Co-Leader and Director of Operations
Marina manages operations and volunteers for both The Climate Mobilization and Climate Mobilization Project. She brings broad experience working in non-profit organizations, health care settings, and running her own private counseling practice. Before joining Climate Mobilization, Marina maintained a practice focusing exclusively on climate-related emotional coping, helping people make bold choices for lifestyle and professional change in response to the Climate Emergency. She has a bachelor’s degree in political science and Spanish from Wake Forest University and a Masters in Counseling from UNC Greensboro.

Meghann Beer

Co-Leader and Director of Resource Mobilization and Strategy

Meghann brings more than 20 years of nonprofit management and fundraising experience to The Climate Mobilization and Climate Mobilization Project. For over a decade Meghann has worked as a nonprofit consultant helping organizations expand their capacity, secure revenue, develop successful strategies, and effectively evaluate their programs, enabling them to create greater positive change in the world. She has also worked as an executive director, designed and facilitated international service learning experiences, and taught university courses in fundraising and nonprofit management.

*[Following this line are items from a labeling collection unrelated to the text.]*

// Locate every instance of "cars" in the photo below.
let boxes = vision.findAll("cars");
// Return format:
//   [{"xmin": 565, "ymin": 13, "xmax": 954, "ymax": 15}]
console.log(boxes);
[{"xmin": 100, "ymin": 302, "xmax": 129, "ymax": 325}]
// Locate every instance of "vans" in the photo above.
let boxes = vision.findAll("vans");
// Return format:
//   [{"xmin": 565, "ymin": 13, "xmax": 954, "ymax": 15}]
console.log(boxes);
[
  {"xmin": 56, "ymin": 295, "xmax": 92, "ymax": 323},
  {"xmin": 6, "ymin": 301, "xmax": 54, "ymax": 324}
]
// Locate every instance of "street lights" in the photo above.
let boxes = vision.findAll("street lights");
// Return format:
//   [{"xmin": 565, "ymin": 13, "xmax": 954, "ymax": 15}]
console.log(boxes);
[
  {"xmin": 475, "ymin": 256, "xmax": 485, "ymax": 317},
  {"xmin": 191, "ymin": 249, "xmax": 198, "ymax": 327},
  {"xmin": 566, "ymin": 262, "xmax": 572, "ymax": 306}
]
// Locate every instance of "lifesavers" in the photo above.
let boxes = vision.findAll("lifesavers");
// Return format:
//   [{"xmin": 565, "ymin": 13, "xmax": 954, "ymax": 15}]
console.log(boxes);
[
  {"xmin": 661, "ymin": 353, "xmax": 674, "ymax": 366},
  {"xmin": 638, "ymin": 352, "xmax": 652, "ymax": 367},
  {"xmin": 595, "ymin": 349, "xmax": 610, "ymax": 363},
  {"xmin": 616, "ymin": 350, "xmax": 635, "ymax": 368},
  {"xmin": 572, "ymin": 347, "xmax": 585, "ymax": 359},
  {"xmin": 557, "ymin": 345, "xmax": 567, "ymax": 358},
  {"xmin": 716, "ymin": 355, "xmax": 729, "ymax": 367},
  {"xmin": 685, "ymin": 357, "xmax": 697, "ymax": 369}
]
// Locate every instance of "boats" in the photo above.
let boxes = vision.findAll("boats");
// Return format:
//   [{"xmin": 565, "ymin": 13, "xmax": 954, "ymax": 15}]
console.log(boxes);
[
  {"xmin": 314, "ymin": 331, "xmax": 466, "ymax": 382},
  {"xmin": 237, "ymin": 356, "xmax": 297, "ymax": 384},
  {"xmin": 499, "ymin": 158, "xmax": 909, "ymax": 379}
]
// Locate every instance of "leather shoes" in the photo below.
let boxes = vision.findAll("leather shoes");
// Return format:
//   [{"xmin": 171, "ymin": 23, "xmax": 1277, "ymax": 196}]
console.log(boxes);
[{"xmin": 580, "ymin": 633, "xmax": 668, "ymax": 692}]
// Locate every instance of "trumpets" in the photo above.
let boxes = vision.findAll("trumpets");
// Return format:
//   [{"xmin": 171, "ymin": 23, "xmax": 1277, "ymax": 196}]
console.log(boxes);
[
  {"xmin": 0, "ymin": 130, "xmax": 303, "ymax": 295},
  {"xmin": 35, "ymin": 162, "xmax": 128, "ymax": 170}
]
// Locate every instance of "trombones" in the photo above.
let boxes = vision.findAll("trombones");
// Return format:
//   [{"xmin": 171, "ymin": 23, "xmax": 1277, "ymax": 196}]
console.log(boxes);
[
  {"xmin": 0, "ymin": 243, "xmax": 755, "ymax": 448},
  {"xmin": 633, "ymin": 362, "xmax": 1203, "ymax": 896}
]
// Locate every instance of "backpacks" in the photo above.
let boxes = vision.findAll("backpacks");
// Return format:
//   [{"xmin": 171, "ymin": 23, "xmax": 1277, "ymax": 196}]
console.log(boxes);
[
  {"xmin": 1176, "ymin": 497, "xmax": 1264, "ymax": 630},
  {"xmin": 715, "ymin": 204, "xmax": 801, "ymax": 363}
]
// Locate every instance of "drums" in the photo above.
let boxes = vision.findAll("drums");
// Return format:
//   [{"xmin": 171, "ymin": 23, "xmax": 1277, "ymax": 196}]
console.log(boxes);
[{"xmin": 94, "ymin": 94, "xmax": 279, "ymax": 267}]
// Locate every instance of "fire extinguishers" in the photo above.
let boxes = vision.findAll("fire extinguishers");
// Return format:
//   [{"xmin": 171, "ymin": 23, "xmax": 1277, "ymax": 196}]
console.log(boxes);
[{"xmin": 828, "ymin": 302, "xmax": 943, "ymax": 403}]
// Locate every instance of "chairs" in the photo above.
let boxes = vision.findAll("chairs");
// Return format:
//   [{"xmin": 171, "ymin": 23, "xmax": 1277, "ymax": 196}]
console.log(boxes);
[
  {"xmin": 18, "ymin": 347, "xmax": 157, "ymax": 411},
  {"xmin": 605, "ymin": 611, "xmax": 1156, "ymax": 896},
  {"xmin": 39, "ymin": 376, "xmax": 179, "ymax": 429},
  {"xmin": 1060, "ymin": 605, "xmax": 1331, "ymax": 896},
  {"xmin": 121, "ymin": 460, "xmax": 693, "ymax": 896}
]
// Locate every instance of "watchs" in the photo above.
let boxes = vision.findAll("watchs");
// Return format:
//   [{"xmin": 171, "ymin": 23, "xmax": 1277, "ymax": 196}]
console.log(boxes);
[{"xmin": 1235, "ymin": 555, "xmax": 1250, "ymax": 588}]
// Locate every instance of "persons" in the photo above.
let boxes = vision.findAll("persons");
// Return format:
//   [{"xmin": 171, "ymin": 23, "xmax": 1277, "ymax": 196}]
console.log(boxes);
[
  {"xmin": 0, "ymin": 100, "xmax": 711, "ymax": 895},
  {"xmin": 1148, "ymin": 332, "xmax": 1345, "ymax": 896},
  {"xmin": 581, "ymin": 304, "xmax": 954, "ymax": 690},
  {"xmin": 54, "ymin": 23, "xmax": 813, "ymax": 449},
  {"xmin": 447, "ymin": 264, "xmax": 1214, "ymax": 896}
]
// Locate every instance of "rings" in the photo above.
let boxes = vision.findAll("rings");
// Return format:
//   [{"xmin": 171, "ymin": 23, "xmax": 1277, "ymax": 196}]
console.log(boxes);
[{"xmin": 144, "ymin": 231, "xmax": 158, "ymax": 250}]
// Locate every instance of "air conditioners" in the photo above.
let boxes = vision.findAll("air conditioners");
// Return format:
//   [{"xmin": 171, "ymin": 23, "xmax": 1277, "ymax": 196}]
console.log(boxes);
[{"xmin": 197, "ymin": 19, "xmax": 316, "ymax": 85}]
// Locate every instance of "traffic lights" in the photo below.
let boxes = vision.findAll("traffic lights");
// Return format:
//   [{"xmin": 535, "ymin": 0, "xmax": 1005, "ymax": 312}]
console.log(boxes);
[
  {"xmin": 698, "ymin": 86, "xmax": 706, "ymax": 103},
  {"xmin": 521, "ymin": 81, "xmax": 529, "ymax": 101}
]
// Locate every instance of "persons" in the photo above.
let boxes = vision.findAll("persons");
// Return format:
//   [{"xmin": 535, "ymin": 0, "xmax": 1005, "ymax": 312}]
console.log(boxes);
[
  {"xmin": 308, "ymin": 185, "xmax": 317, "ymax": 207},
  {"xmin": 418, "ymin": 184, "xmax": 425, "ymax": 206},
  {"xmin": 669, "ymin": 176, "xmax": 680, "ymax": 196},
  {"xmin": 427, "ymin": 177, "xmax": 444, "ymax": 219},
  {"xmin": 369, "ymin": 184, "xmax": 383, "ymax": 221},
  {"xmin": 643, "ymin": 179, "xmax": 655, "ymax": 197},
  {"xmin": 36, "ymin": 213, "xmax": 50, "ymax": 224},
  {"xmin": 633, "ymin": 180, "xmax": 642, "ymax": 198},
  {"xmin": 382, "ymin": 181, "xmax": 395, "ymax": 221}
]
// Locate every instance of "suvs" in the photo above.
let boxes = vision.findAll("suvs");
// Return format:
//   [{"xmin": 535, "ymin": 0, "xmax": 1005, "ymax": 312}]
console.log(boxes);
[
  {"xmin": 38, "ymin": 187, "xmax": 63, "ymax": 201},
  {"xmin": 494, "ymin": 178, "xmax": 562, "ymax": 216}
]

Meghann earned a MPA in Nonprofit Management and Comparative and International Affairs from The School of Public and Environmental Affairs at Indiana University, in Bloomington, IN and a BA in Art History and American Studies from Tufts University in Boston, MA.

Cris Lagunas

Strategy Director

Cris is helping to grow the Climate Emergency Movement by supporting creative campaigns and extending the reach of the movement’s message. Cris is a co-founder of the National Immigrant Youth Alliance, an organization dedicated to using direct action tactics to expose, challenge and dismantle the immigration detention system.Cris got his start in organizing when he was 15 years old, getting involved in a local group of fellow undocumented youth.

Zack Burley

Policy Associate

Zack provides policy support for the Climate Mobilization team, and brings a versatile set of policy skills and experiences in labor organizing, journalism, legislative politics, and legal practice to the climate emergency movement. Zack earned a JD from Denver University Sturm College of Law, is a founding organizer of the Political Workers Guild of Colorado, and formerly served as a legislative aide in the Colorado General Assembly.

AriDy Nox

Co-Leader and Director of Narrative Strategy

 AriDy Nox is a multi-disciplinary black femme storyteller and social activist with a variety of forward-thinking creative works under her/their belt. They create out of the vehement belief that creating a future in which marginalized peoples are free requires a radical imagination. Their tales are offerings intended to function as small parts of an ancient, expansive, awe-inspiring tradition of world-shaping, created by and for black femmes. They have over a decade of experience as a young social activist and organizer, within reproductive justice and racial justice frameworks with organizations like the Young Women of Color Leadership Council with Advocates for Youth, the Toni Cade Bamabara Collective at Spelman College and Alpha Kappa Alpha Sorority Incorporated. They bring creativity, enthusiasm and a tremendous capacity for organization to her/their role and deep belief that times of apocalypse are opportunities for rebirth. We need first imagine the world we want in order to create it.